**VERSTÄNDNIS PRÜFEN**
(A) Übertragen Sie den Satz »Selbstverständlich sind Frauen und Männer stets gleichermaßen gemeint.« aus dem Textabschnitt über Populismus ins Englische.
(B) Führen Sie den Textabschnitt über den Begriff des Populismus im selben Stil weiter, und zwar im Anschluss an seinen letzten Satz.

**TEXTABSCHNITT**
----------

Wir wissen, dass die Verwendung des generischen Maskulinums ganz im Sinne der rechtspopulistischen Stimmungsmache gegen das Gender-Mainstreaming ist. Wir möchten an dieser Stelle betonen, dass wir die Entscheidung gegen das Gendern in diesem Buch ausschließlich im Sinne der besseren Lesbarkeit und ohne jeden politischen Hintergrund getroffen haben. Selbstverständlich sind Frauen und Männer stets gleichermaßen gemeint.

Für die sehr angenehme und professionelle Zusammenarbeit danken wir unseren Lektoren Juliane von Laffert und Dr. Peter Schäfer.

Aachen, im August 2018

Thomas Niehr
Jana Reissen-Kosch

»ICH BIN KEIN POPULIST«

(K)eine Definition eines gespenstischen Begriffs

»Ich bin kein Populist.« Das sagen die Politiker Norbert Hofer und Heinz-Christian Strache von der österreichischen FPÖ über sich.1 Auch in Deutschland ist es nicht gerade angesagt, sich selbst als Populisten zu bezeichnen. Dennoch geht in Europa ein Gespenst um: das »Gespenst des Populismus«2, um Heribert Prantl von der Süddeutschen Zeitung zu zitieren.

----------

**ERFASSTE DATEN**
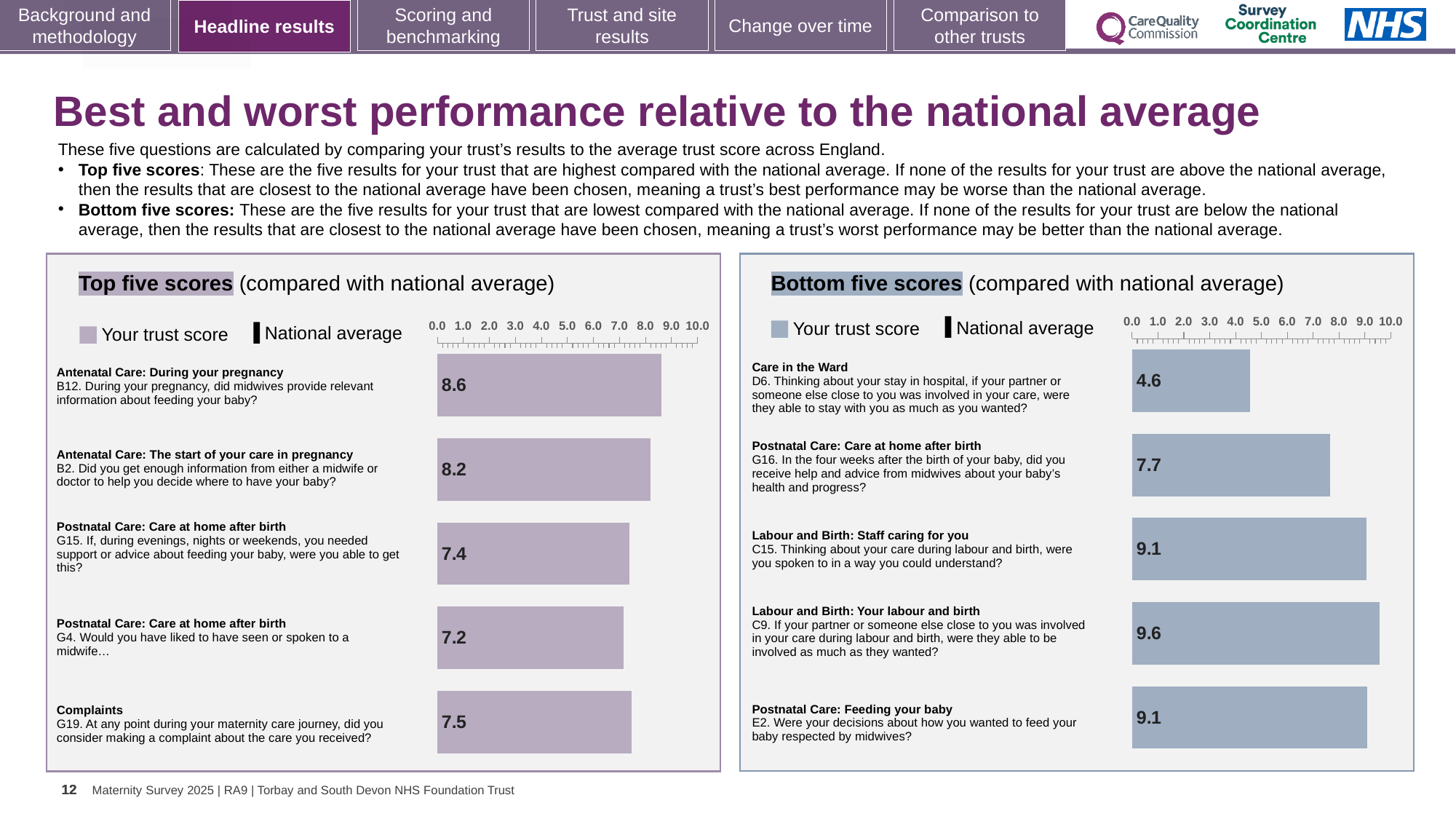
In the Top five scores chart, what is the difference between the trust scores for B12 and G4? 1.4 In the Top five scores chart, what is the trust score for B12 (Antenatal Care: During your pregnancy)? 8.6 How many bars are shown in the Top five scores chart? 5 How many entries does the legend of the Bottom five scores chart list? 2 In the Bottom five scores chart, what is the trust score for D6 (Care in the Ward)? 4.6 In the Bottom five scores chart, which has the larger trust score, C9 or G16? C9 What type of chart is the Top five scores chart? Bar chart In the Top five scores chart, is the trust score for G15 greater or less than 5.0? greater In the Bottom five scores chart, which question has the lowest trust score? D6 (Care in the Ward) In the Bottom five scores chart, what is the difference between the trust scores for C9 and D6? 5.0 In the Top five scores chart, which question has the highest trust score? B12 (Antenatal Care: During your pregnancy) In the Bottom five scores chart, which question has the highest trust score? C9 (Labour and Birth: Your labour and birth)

----------

**ANTWORTEN PRO AUFGABE**
(A) It goes without saying that women and men are always meant equally.

(B)
In diesem Buch beschäftigen wir uns zwar mit diesem Gespenst, doch in erster Linie beschäftigen wir uns mit dem Sprachgebrauch von Rechtspopulisten. Dies zu betonen scheint uns wichtig, weil wir sonst unversehens in eine Falle tappen. Denn auch Sprach- oder Politikwissenschaftler haben nicht die Macht, ein für alle Mal per Definition festzulegen, was ein Populist »wirklich« ist. Vielmehr handelt es sich bei »Populist« und »populistisch« um Zuschreibungen, die Menschen mit Bezug auf andere Menschen oder deren Äußerungen vornehmen: um Fremdzuschreibungen also. Derartige Zuschreibungen aber lassen sich nicht wie andere Aussagen auf ihre Richtigkeit oder Falschheit überprüfen.

Sätze wie »Der AfD-Politiker Alexander Gauland kommt in einem Roman Martin Walsers als Staatssekretär Tronkenburg vor« oder »Wolfgang Amadeus Mozart hat Johann Sebastian Bach noch persönlich gekannt« kann man ohne größere Mühen als wahre oder falsche Aussagen klassifizieren. Man kann sie sozusagen an der Realität messen, Übereinstimmungen und Abweichungen feststellen und klar benennen.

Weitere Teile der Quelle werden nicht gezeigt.